▶ [WORK TASK]: Pick up the review of the Rush in Rio DVD below after its final sentence and carry it on.

▶ [TEXT SEGMENT]:
· · ·
DVD fans may be a little less pleased with the group after discovering that the presentation of Rush in Rio is 1.85:1 non-anamorphic! Now, before you get ready to lynch the individual in charge of image mastering, read the following official statement from the band:
The decision to forego an anamorphic version was due to limitations with
some of the cameras used to film the concert. The majority of the concert was
filmed in a 16:9 Digibeta format but due to the sensitivity of having cameramen
distracting Neil during the show, mini remote cameras were used around him that
could only be recorded in a 4:3 format..
It is this fact, and this fact only, which keeps the transfer (and the DVD overall) from getting a higher score. If they had managed to find a way to make this bright, colorful, detailed, and rich image anamorphic, the DVD would rate in the very high 90s. As it stands, the lack of a legitimate widescreen image is a sad but true fact. The sound, however, will blow you away. Between the virtuosity of the performances, the crowd enthusiasm, and the near perfect mix, the disc is an aural delight that creates the feeling of you being right there, sweating and stomping along with the Brazilian crowd. While a commentary or straight set of interviews would have been nice, the documentary included on the second disc is insightful, funny, and occasionally moving. There is also an option on three songs to use the "multi-angle" facet of your DVD player to control the edit of the presentation. It's fun and fascinating to mix and match the shots.
· · ·
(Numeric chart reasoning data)
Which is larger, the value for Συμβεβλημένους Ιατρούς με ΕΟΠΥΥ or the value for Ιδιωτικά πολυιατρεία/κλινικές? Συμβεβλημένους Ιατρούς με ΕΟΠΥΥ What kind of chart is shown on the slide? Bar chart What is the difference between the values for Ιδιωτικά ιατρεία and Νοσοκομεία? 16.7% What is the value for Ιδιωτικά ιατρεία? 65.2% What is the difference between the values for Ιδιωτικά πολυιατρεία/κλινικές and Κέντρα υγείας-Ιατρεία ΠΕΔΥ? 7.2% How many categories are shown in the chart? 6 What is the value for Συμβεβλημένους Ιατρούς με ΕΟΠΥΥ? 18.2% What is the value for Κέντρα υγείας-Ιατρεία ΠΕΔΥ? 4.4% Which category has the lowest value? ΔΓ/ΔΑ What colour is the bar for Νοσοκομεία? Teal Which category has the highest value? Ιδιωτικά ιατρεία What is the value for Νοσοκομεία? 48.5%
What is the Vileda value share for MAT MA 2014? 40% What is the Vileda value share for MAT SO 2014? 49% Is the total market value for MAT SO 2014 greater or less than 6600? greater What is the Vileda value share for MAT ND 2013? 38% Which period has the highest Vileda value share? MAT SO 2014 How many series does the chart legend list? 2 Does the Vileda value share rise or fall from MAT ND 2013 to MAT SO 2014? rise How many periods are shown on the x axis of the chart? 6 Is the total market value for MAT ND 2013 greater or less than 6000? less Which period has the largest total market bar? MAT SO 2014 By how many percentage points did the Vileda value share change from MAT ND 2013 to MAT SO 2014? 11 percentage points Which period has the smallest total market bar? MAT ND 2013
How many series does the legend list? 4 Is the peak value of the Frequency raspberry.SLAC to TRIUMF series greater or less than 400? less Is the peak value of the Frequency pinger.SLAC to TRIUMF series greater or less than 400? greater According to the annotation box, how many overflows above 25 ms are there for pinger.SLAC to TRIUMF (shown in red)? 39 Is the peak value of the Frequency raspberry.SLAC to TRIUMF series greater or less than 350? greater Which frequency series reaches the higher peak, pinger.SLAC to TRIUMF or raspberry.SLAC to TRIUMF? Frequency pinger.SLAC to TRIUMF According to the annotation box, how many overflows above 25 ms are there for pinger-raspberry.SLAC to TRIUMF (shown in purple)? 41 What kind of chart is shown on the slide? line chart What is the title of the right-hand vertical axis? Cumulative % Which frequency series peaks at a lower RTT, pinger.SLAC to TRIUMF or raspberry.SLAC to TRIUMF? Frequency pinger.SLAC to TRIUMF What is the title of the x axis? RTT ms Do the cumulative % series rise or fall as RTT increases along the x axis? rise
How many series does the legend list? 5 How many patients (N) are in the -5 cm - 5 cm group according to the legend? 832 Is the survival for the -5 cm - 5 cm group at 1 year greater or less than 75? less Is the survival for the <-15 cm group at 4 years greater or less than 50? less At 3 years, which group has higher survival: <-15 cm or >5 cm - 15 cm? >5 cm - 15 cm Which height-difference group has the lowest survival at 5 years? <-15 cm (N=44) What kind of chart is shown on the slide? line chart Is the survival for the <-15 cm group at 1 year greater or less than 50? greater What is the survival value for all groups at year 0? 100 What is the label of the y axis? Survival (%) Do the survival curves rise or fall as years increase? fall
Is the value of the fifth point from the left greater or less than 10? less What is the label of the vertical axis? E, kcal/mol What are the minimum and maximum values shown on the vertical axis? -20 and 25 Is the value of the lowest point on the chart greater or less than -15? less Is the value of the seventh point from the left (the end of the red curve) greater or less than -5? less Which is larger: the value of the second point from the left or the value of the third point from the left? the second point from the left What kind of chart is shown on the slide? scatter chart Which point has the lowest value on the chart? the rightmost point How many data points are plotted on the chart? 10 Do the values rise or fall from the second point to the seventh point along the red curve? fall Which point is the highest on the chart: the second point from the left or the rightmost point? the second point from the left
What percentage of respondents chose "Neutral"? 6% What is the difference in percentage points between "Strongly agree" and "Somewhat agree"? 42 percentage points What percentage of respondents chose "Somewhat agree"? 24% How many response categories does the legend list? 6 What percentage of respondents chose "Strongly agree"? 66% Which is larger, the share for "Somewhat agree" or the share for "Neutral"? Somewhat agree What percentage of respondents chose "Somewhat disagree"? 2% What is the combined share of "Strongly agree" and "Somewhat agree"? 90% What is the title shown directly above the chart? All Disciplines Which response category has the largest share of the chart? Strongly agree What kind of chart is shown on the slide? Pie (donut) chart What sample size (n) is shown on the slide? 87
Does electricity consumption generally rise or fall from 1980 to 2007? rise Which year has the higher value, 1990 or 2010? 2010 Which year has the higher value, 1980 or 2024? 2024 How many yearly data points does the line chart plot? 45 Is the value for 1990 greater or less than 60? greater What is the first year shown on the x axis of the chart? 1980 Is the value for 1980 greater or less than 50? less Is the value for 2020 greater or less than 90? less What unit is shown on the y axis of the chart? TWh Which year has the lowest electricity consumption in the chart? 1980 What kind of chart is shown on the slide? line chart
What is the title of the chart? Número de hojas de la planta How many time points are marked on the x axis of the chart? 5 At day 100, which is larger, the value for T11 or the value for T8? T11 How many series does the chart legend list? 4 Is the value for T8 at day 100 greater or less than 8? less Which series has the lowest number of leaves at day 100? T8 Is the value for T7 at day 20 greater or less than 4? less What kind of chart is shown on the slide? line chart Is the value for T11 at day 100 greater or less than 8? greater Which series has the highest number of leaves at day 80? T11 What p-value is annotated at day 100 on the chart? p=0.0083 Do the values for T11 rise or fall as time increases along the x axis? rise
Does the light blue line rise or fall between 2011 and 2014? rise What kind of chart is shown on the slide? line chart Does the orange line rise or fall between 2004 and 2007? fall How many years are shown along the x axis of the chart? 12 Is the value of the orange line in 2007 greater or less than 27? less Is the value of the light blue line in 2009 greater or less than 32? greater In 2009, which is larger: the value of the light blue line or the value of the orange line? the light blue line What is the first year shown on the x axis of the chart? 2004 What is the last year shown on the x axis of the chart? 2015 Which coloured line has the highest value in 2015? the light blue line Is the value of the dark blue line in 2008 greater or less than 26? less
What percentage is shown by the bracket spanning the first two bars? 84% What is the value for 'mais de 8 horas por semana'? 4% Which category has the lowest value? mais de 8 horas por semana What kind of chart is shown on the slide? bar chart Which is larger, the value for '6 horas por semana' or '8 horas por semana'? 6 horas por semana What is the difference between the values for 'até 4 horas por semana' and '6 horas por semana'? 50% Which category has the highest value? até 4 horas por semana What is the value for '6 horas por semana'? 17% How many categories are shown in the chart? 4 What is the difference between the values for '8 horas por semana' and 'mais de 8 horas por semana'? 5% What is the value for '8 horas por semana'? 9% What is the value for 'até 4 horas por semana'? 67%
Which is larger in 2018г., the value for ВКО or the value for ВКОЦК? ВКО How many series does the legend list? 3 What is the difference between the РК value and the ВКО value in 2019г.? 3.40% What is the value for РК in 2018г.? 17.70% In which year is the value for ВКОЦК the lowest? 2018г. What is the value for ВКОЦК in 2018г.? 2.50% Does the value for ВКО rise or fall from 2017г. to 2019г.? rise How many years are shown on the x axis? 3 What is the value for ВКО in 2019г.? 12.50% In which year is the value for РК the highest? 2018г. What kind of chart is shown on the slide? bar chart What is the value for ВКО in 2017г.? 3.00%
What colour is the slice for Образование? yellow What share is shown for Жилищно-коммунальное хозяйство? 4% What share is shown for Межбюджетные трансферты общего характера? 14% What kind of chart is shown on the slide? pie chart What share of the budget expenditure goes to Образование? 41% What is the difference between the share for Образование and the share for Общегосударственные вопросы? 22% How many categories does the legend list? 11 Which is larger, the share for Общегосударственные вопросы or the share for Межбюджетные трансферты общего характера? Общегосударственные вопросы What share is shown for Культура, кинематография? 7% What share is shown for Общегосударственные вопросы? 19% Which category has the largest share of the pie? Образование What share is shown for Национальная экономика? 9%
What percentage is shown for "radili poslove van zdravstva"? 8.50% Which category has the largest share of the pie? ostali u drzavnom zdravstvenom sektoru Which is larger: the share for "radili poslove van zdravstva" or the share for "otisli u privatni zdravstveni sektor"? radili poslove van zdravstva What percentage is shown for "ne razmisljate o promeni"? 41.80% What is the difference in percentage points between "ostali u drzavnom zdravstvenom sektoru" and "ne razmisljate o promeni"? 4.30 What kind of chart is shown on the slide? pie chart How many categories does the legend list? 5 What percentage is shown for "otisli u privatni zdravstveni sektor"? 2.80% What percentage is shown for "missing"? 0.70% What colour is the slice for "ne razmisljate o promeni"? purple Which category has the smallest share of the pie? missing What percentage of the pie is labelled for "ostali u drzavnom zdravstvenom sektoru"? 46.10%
· · ·
▶ [EXERCISE OUTPUT]:
If you always hated Rush, this DVD will instantly change your mind. If you always loved Rush, then why haven't you already bought this package? Rush in Rio is that rarity, a concert film that actually compels you to become a fan, to experience the same heartfelt passion that those enthusiasts of Canada's greatest rock act do. So forget Geddy's eunuch on helium howl, Alex's pageboy prance, or Neil's rhythmic Ayn Randomness. Simply put Rush in Rio on and let great music and musicianship do what they do best. And no one, frankly, does it better than Rush.